It is too hard for society to interface quickly with each other and make timely transactions if there is that much uncertainty[2] such as continuous traits. Thus, we Boolean-atize stuff to create a UsefulLie. Buyers will get confused and verification becomes difficult if we sell too many hybrids or uncertain items. Commoditization tends to lower prices for this reason. Buyers can focus on a single trait: price, instead of dealing with a bunch of weighted factors.

In computerized systems we may apply even heavier forms of abstractions for the sake of both computer efficiency and programmer efficiency. A medium-scale classification system may actually somewhat resemble our organic model above: they tend to be based on sets, which are a form of graphs. The "links" usually don't have weights (although a "primary category" is not uncommon to simplify reporting), but there are other limits, as we shall see. A production category system may resemble:

 Table: products
 -----------
 productID
 productDescript
 supplierRef
 listPrice
 etc...

AIM OF THE EXERCISE: Reproduce the passage on commoditization and product category systems word for word, including the products table layout.

DATA SUPPLIED:
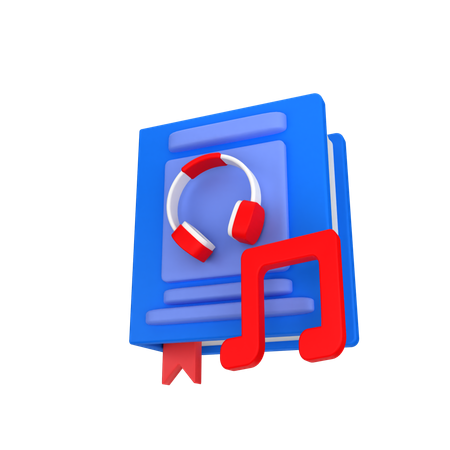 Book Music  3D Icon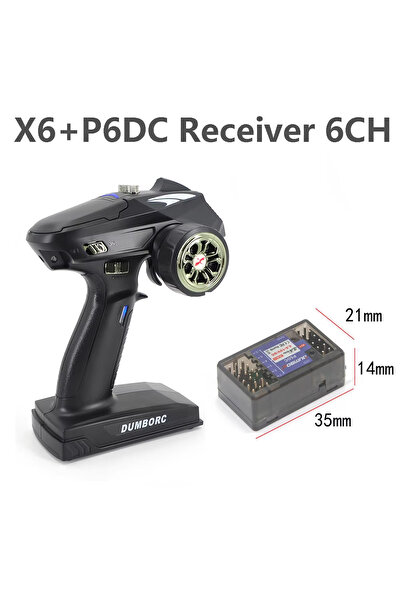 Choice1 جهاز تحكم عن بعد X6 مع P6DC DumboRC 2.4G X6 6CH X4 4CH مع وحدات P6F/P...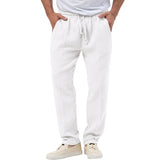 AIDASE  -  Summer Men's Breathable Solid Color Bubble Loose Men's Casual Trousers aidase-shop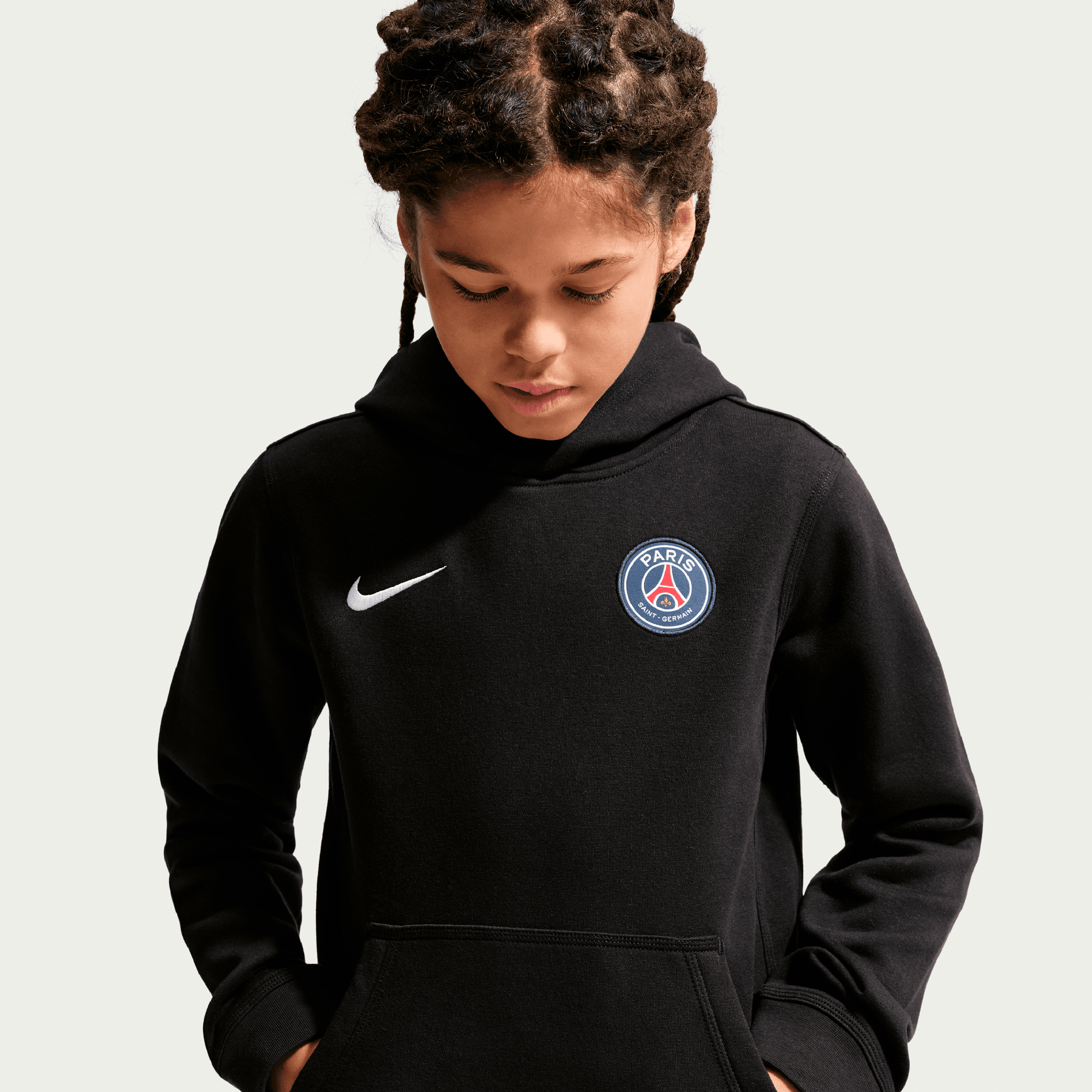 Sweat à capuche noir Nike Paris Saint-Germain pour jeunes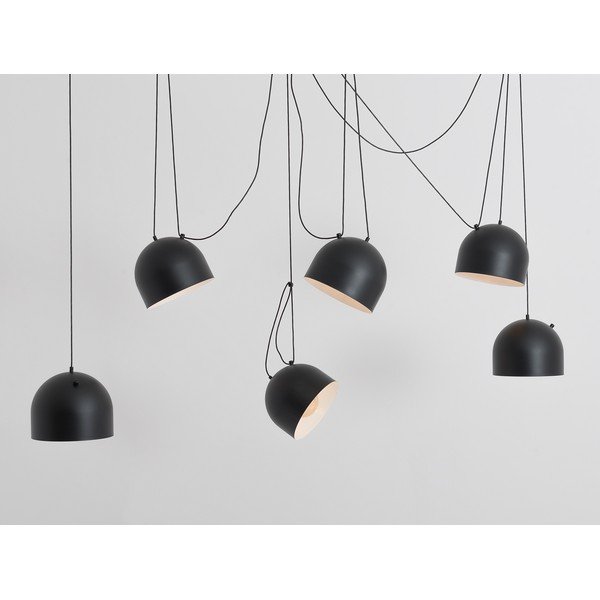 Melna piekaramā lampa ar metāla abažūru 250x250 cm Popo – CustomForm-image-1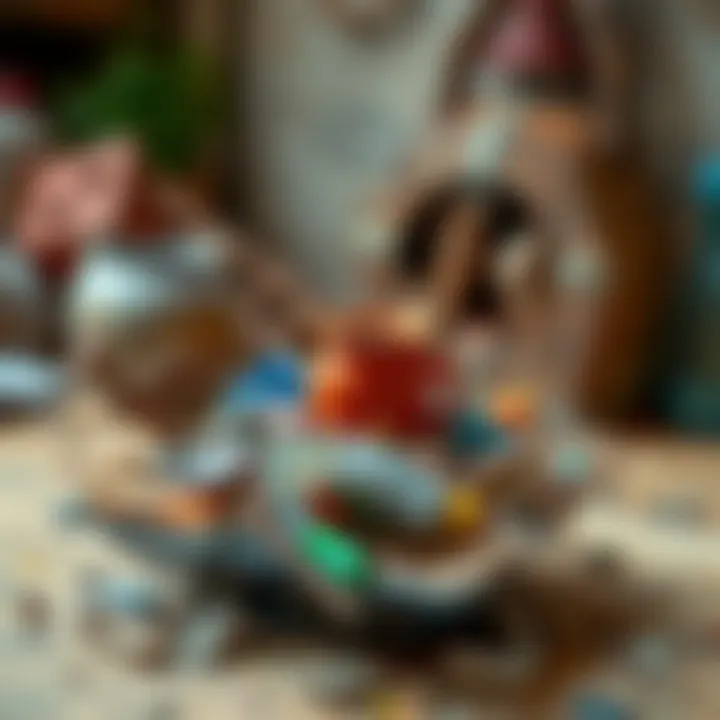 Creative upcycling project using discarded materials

WRITTEN ANSWER:
It is too hard for society to interface quickly with each other and make timely transactions if there is that much uncertainty[2] such as continuous traits. Thus, we Boolean-atize stuff to create a UsefulLie. Buyers will get confused and verification becomes difficult if we sell too many hybrids or uncertain items. Commoditization tends to lower prices for this reason. Buyers can focus on a single trait: price, instead of dealing with a bunch of weighted factors.

In computerized systems we may apply even heavier forms of abstractions for the sake of both computer efficiency and programmer efficiency. A medium-scale classification system may actually somewhat resemble our organic model above: they tend to be based on sets, which are a form of graphs. The "links" usually don't have weights (although a "primary category" is not uncommon to simplify reporting), but there are other limits, as we shall see. A production category system may resemble:

 Table: products
 -----------
 productID
 productDescript
 supplierRef
 listPrice
 etc...